The Wnt/β-catenin signaling pathway has been widely implicated as a controller of cell growth, migration and stem-like phenotype [29, 30]. In the present study, we found introduction of DKK1 into breast cancer cells inhibited β-catenin protein expression in breast cancer cells, while knockdown of DKK1 promote β-catenin expression. In support of our findings, Koch et al. [31] reported that the downregulation of DKK1 increased proliferation of epithelial cells in the large intestine, which was associated with increased transcriptional activity of β-catenin. While Zhou et al. [32] suggested DKK1 overexpression inhibits proliferation and migration in human retinal pigment epithelial cells via the Wnt/β-catenin signaling pathway.

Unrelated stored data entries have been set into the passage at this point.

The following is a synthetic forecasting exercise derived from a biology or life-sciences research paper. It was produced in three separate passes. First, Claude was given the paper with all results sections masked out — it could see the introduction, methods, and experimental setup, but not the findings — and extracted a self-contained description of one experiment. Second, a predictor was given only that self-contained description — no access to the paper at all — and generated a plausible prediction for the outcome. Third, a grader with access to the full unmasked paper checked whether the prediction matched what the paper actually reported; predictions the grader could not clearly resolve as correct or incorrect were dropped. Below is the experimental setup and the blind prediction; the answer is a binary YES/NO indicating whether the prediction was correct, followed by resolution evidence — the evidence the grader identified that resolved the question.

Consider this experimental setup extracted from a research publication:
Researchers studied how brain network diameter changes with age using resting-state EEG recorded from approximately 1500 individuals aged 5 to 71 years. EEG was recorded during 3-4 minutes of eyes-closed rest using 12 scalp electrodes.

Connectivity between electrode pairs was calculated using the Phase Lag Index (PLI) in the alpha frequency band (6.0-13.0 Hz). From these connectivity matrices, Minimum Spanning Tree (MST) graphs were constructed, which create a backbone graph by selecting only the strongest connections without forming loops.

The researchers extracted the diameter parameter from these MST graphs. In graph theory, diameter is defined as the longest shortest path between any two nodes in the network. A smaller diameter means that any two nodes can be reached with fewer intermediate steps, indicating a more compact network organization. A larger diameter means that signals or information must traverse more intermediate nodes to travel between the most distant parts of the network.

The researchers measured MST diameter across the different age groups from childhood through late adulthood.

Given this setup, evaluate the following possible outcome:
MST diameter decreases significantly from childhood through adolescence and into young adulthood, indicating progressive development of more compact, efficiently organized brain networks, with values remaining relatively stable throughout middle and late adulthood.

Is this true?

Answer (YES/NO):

Matrix metalloproteinase-7 (MMP-7) is a small secreted proteolytic enzyme with broad substrate specificity [33]. Its expression is associated with tumor invasion, metastasis and survival in a variety of cancers [34, 35]. Several reports have shown that MMP7 is overexpressed in both the cells and tissues of breast cancer [36, 37]. Moreover, it is well-known that MMP7 is one of the most important downstream target genes of β-catenin/TCF-4 [11]. However, the relationship between MMP7 and DKK1 remain elusive in breast cancer. Here, we demonstrate MMP7 is an important target downstream of DKK1 in breast cancer cells, based on the following studies: knockdown of DKK1 is associated with enhanced level of MMP7 in MDA-MB-231 and MCF-7 cells. Overexpression of DKK1 represses MMP7 expression and inhibits migration and invasion of breast cancer cells. Moreover, upon treatment with β-catenin nuclear translocation inhibitor XAV-939 in MCF-7 and MDA-MB-231 cells, the protein level of MMP7 was reduced associated with a less invasive activity. All these findings suggested that DKK1 may inhibit breast cell migration and invasion by attenuating β-catenin/MMP7 signaling pathway. However, accumulating evidences suggested the famous downstream target genes of β-catenin including c-myc and MMP9 were remarkably correlated with breast cancer distant metastasis and poor prognosis [38, 39]. Therefore, we did not exclude these β-catenin target genes involved in the invasion process.

Conclusion

DKK1 suppressed breast cancer cell migration and invasion by alleviating β-catenin/MMP7, our findings offered a potential alternative for breast cancer prevention and treatment.